Editorial: Should the nomination process for Supreme Court justices be changed?


Supreme Court Justice Antonin Scalia was found dead on Feb. 13 at a ranch in West Texas, where he was a guest. Scalia, 79, was a prominent conservative member of the court, and was well-known for his tendency to be outspoken. There is currently an open seat in the Supreme Court, and a successor has yet to be nominated.

Whether nominating a successor would result in Senate confirmation is hard to say. Soon after the news of Scalia’s death reached Washington, Republican Senate Majority Leader Mitch McConnell, R-Ky., was quick to say that the Senate would block any attempt to fill the seat by President Obama. The filling of Supreme Court seats is an executive duty outlined in the Constitution. Republican Sen. and presidential hopeful Ted Cruz made the claim that an 80-year precedent of no appointments during election years should keep the president from nominating a new justice. Unfortunately, this is untrue — Reagan nominated Justice Anthony Kennedy in 1987, and the Senate confirmed him in 1988, an election year.

Whether the president should be “allowed” to fill the spot is a weak argument. Not only is it constitutional law and no precedent exists that dictates he should act otherwise, but the American people voted Obama into office twice. That includes 2016, and thus the American people have had their say in the appointment of the next Supreme Court justice.

The politicizing of the highest court in the United States has left many questioning the term limits of Supreme Court justices, who serve until death or resignation. It’s an immense power given to the executive, given the legislative capabilities of judicial review. A president who is lucky enough to appoint a new justice is wielding power in the long-term course of the nation. For example, this year’s docket includes the future of abortion, race-based admissions to universities, and public unions. There could be benefits in taking the power of nominating and appointing judges from the executive and legislative branches to the people, with term limits and elections.

There are inherent problems in this possible solution, however. One important reason life terms exist is that they shelter judges from the influence of public opinion. This allows for judges to make rulings based solely on the law, not on how they think it will help them in the next election cycle. The Supreme Court has a long history of making unpopular decisions that seem obvious today. Until 1967, it was legal for states to outlaw interracial marriages. The states that constituted the Confederacy all had laws banning interracial marriage up to that point, and the decision was very unpopular, especially in the South, at that time.
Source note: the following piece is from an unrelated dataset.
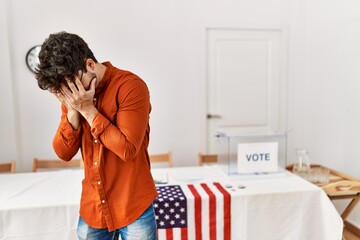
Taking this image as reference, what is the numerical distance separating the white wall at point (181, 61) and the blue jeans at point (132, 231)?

We’ve seen the negative implications of elected judges here in Iowa. After the ruling that legalized gay marriage in Iowa, three justices lost their posts in the next election, an extremely rare event. That they ruled in a way that was unpopular to a sizable and vocal population is commendable, but that isn’t the reality of politics today.

The Daily Iowan Editorial Board believes that the GOP-controlled Congress should move past obstructionist mentalities and appoint a suitable nomination from the president. However, that doesn’t mean we shouldn’t be open to changing this system. The power of justices, and of the presidents appointing them, has grown immensely since the writing of the Constitution and the creation of “judicial review.” Moving forward, a constitutional amendment incorporating a term limit without chance of reappointment could be helpful in scaling back the power of the executive and judicial branches.